The linemen, brakemen, switchmen and conductors filed a flurry of lawsuits in Douglas County District Court this week alleging that there’s a link between the high stress and erratic sleep patterns of their jobs and diabetes.

The on-call workers – who are mostly from California, Nevada and Utah have had to quit their jobs or curtail their work hours after being diagnosed with Type II diabetes, said their attorney, Richard Dinsmore of Omaha.

The lawsuits list anywhere from $5,000 to $51,000 in lost wages so far.
Plus, each worker is seeking money for the “anguish” and “genuine and serious fear” of the disease worsening and causing blindness, amputations or death.

The lawsuits also question whether the railroad violated provisions of the Hours of Service Act – a federal law that requires eight hours off after every 12 hours of work.

Dinsmore said the railroad knew or should have known about the links among sleep deprivation, stress and adult-onset diabetes. U.P.’s own Web site once warned employees of the possible link, Dinsmore said.

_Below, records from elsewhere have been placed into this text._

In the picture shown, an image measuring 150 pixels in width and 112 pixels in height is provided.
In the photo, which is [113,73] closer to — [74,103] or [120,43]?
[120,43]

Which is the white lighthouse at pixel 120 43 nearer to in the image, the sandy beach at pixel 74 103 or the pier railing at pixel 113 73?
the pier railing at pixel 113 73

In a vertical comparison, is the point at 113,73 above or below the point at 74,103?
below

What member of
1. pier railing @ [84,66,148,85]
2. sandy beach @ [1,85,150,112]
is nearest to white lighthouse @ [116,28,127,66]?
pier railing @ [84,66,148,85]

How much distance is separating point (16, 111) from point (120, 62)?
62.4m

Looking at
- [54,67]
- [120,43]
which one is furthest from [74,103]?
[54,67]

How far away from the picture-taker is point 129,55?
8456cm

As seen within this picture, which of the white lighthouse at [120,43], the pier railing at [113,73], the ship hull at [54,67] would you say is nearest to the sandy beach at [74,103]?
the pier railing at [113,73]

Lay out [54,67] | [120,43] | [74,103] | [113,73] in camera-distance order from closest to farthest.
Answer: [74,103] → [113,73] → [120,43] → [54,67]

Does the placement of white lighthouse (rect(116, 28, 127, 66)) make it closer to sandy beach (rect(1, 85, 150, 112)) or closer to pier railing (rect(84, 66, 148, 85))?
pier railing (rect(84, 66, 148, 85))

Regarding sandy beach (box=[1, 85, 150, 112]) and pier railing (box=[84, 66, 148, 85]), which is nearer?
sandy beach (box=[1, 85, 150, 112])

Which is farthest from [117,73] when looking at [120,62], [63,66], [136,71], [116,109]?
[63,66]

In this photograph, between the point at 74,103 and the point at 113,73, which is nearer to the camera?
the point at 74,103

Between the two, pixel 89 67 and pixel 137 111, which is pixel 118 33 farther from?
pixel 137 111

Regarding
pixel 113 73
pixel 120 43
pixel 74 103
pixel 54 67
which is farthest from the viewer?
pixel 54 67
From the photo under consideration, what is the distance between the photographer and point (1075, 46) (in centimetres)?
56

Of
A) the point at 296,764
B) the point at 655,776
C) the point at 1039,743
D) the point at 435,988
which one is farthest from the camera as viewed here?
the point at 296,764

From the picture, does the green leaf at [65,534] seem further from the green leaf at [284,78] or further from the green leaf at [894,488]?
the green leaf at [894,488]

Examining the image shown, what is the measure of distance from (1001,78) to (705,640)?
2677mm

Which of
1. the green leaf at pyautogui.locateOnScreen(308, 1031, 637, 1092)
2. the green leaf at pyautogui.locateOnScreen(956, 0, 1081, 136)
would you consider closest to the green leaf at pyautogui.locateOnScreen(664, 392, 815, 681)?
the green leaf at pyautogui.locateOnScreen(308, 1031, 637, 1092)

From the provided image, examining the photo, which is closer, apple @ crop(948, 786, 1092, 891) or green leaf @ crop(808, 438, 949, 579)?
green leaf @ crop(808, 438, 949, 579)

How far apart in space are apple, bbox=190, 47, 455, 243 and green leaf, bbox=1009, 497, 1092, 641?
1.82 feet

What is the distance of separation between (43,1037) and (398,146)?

Mark Davis, a U.P. spokesman, declined to comment on the lawsuits. An attorney for U.P. didn’t return a phone call.

The railroad is expected to question whether there is scientific evidence of a link between erratic work/sleep hours and diabetes. In court documents, U.P. attorneys also have questioned whether each worker was genetically disposed to diabetes or whether other maladies contributed to their sleep loss.

Dinsmore said the employees all were well-paid. But in return, they also were required to be on call “24 hours a day, seven days a week, 365 days a year.”

Dinsmore gave this account:

The workers would go on runs from California to Nevada to Utah and back.

When they reached a destination, they would pass the train onto the next crew. They then would lay over in a cramped bunkhouse or a “fleabag motel,”
Dinsmore said. Workers referred to one such sleeping place as a “dungeon.”

In a deposition, former U.P. worker Milan Mlakar described impossible sleeping conditions. One cramped bunkhouse sat about 50 yards from the tracks, he said.

Trains rumbled. Phones rang. Janitors cleaned. Makeshift curtains barely blocked the sunlight. Walls weren’t insulated. Workers came and went at all hours.

Mlakar said the railroad would try to conserve energy by shutting off the air conditioner or furnace, causing rooms to reach unbearable temperatures.

“You could hear a lot of noise from room to room,” he said in a deposition.
“You could hear the guy showering in the next room . . . That would disturb your rest.”

At most, Mlakar said, he could get about five hours of sleep. And he couldn’t count on routine sleep hours. His shift could end in the middle of the day or the middle of the night, he said.

Mlakar, like all of the plaintiffs, eventually was diagnosed with diabetes.

Dinsmore acknowledged that he will have to demonstrate in court that the cause of the diabetes wasn’t genetic.

He also acknowledged that many of the working conditions and sleeping conditions have since improved. However, he alleged that poor sleeping and eating arrangements existed from the 1970s until the early 1990s.

Many of his clients tell the same stories.

“It sounds like something out of (Charles) Dickens,” Dinsmore said. “They would build their own hotels on top of these bustling tracks. Then they’d say, ‘You kids go to sleep.’

“It was complete chaos. You throw in bad nutrition, and it was a ticking time bomb.”